_EXTRACT PROVIDED_:
September 2014 Newsletter: Pumpkin Spice Granola
You many never buy pre-made granola again after you try this fabulous Pumpkin Spice Granola recipe! A little bowla granola makes a tasty, healthy snack or quick breakfast. (For variations and substitutions, see Cooking Tips.)
- 3 cups old-fashioned oats (see Cooking Tips)
- 1 cup chopped nuts (almonds, pecans, walnuts, pistachios or a combination)
- 1 cup large-flake unsweetened coconut
- ½ cup pumpkin seeds
- ¼ cup whole flaxseeds
- ½ cup pure maple syrup
- ½ cup canned pure pumpkin (not pumpkin pie filling)
- ¼ cup coconut oil or butter
- 3 tbsp coconut sugar or dark brown sugar
- 1 tbsp pumpkin pie spice
- 1 tsp ground cinnamon
- 1 tsp vanilla
- ¼ tsp sea salt
- ¾ cup dried cranberries
Preheat oven to 325°F. Line a large sheet pan with parchment paper and set aside. (Or use two smaller pans.)
In a large bowl, combine oats, nuts, coconut, pumpkin seeds and flaxseeds (do not add cranberries). Mix well.
In a medium pot, combine maple syrup, pumpkin, coconut oil, sugar, spices and salt. Cook and stir over medium heat until coconut oil is melted and sugar is dissolved. Pour maple-pumpkin mixture over oat mixture. Mix well, until no dry oats remain. This may take a minute or two of stirring.
Transfer wet granola mixture to prepared pan and spread as thinly and evenly as possible. Bake for 30 to 35 minutes, carefully removing pan from oven and stirring granola every 10 minutes. This will ensure even baking. Cook until granola looks “toasty” and golden, but not brown. Your kitchen should smell wonderful at this point!
Remove pan from oven and let granola cool completely. Add cranberries and store in an airtight container for 1 week. (We keep our granola in the fridge to prolong its freshness.)
Makes about 7 cups granola
Per serving (1/3 cup): 194 calories, 10 g total fat (4 g saturated fat), 4 g protein, 22 g carbohydrate, 3.3 g fiber, 6 mg cholesterol, 16 mg sodium
Old-fashioned oats are sometimes called large-flake oats. They’re bigger and thicker than quick-cooking oats and are better suited to making granola. If you despise coconut (we love it!), replace the flaked coconut with more nuts and seeds (sunflower seeds would work well). It’s important to keep the dry volume the same or your granola may be too wet or too dry. Likewise, you can use butter instead of coconut oil (but did we mention we love coconut?). Other dried fruits such as blueberries or raisins can be used instead of cranberries. Honey works well as a substitute for maple syrup, however, the maple syrup flavor matches perfectly with pumpkin. Baking time will vary depending on your pan sizes, so keep checking and stirring often. The granola should feel dry to touch and look golden brown. Be careful not to burn it!

[Stored records]
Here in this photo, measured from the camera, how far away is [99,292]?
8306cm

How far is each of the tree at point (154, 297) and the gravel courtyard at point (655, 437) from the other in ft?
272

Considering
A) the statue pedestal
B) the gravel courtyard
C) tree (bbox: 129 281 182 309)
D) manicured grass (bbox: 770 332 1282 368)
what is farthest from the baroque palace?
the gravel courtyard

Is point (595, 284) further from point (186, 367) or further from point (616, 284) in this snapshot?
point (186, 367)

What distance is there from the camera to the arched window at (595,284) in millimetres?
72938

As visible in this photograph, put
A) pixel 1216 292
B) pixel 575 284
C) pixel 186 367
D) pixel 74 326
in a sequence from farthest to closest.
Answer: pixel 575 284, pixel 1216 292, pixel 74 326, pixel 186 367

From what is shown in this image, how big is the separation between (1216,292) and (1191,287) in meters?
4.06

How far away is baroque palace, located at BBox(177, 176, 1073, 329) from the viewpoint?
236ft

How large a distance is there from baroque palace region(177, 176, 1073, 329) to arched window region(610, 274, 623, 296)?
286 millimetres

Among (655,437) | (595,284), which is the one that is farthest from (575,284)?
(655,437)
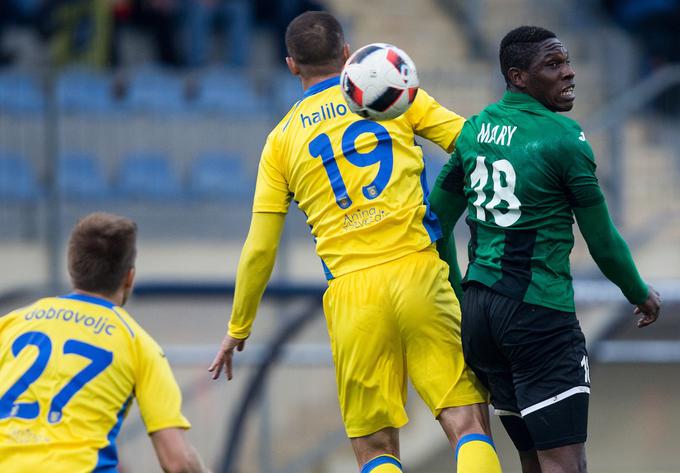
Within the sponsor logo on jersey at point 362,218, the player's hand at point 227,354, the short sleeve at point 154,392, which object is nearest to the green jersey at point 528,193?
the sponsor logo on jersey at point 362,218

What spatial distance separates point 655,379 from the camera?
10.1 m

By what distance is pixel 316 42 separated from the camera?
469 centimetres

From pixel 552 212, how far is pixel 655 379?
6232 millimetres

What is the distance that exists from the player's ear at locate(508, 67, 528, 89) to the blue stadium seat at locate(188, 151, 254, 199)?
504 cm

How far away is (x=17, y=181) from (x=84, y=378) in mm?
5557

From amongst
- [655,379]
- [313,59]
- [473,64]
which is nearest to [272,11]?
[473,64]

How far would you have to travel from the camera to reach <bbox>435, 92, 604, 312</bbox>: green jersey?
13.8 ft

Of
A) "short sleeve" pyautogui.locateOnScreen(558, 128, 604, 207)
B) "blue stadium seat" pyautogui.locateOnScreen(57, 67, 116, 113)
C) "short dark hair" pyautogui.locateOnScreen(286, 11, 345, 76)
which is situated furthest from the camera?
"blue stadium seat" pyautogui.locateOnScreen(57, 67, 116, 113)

...

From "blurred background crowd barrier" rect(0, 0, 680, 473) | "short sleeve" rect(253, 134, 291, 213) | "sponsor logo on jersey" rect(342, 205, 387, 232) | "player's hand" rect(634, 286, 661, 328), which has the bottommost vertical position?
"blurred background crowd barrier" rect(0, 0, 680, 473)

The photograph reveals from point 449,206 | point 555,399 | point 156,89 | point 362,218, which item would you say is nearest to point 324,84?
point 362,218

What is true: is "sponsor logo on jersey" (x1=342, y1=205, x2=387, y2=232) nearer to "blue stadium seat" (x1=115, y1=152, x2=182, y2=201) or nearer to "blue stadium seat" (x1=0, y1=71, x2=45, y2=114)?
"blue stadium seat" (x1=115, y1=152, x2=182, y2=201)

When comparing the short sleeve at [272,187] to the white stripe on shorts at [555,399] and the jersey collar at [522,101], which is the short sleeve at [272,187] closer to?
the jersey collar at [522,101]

_TASK DIRECTIONS_:
What oven temperature does the pumpkin spice granola recipe call for? These items come from a separate source.

_ANSWER FOR THIS EXERCISE_:
325°F